### REQUIRED WORK
State how many lines in the entries below hold the word "investigated", with nothing besides the number.

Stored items
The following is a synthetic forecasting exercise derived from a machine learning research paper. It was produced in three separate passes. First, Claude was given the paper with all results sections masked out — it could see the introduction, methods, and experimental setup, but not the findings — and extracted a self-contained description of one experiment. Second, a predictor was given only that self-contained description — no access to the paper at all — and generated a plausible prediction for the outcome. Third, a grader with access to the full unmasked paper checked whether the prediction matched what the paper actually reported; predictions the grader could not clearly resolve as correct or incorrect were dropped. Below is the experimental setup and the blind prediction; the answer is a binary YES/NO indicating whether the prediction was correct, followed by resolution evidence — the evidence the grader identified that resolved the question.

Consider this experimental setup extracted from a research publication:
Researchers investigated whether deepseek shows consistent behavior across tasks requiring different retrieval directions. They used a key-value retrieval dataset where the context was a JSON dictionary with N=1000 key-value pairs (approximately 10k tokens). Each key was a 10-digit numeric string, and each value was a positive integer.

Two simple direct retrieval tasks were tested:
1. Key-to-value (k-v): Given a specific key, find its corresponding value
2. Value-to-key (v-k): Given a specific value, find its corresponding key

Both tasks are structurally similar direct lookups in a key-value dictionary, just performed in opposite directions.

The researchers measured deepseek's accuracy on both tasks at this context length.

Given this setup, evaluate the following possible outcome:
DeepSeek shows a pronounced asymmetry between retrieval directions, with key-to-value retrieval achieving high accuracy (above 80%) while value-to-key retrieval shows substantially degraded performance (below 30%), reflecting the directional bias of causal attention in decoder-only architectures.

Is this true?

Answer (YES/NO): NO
==
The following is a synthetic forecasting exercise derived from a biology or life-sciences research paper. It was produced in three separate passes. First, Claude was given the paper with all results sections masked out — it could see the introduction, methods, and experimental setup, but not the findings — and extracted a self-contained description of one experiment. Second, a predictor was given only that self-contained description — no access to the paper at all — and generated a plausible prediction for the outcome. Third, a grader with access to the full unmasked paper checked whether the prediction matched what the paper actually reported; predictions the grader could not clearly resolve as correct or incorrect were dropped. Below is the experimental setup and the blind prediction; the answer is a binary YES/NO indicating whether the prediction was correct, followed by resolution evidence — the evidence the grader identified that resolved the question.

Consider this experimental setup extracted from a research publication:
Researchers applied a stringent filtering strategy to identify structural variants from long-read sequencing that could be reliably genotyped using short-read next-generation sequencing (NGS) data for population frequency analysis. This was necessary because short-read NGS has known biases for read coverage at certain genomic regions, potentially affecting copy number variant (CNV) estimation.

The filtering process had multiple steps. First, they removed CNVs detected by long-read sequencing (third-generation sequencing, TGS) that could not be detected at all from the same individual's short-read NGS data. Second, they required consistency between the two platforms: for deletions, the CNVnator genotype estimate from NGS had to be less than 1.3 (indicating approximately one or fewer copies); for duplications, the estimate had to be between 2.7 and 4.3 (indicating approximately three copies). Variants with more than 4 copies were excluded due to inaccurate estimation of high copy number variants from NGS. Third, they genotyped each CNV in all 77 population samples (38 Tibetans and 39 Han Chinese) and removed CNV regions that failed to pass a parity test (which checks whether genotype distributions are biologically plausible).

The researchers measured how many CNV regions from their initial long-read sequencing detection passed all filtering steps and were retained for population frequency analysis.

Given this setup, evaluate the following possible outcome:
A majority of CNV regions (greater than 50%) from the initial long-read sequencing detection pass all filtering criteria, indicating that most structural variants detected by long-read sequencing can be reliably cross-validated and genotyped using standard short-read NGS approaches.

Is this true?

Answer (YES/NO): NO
...
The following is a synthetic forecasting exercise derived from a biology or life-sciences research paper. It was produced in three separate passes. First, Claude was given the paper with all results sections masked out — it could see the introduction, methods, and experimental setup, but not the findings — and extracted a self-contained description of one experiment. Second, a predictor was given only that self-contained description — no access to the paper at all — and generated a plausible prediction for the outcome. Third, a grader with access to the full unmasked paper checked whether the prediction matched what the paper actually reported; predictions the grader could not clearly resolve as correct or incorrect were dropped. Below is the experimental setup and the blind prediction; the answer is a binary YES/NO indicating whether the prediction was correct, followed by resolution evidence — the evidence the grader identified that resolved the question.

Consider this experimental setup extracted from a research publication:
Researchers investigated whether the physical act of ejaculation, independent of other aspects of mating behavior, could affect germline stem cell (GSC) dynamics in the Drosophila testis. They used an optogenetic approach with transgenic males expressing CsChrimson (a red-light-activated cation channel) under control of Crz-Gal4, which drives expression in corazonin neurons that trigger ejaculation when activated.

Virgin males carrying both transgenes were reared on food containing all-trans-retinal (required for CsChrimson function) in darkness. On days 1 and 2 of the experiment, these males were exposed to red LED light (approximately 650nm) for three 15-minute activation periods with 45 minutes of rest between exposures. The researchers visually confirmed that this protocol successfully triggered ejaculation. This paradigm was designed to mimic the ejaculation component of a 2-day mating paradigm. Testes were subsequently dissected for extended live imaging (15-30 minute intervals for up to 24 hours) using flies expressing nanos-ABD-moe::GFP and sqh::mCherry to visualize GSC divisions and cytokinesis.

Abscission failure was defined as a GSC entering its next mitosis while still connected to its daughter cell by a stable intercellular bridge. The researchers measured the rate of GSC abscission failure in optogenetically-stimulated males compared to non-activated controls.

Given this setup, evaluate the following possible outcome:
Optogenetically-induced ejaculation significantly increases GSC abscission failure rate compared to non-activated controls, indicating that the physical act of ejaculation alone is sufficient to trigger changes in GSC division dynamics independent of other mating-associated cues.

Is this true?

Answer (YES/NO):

### ANSWER FOR THIS EXERCISE
2